WORK REQUIRED:
Reproduce each of the records below word for word, keeping every line and every number unchanged.

═════ DATA SHOWN

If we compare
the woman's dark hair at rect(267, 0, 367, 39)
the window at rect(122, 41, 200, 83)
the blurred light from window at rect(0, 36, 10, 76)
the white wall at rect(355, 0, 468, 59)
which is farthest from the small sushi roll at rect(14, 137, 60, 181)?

══════════

OUTPUT OF THE TASK:
If we compare
the woman's dark hair at rect(267, 0, 367, 39)
the window at rect(122, 41, 200, 83)
the blurred light from window at rect(0, 36, 10, 76)
the white wall at rect(355, 0, 468, 59)
which is farthest from the small sushi roll at rect(14, 137, 60, 181)?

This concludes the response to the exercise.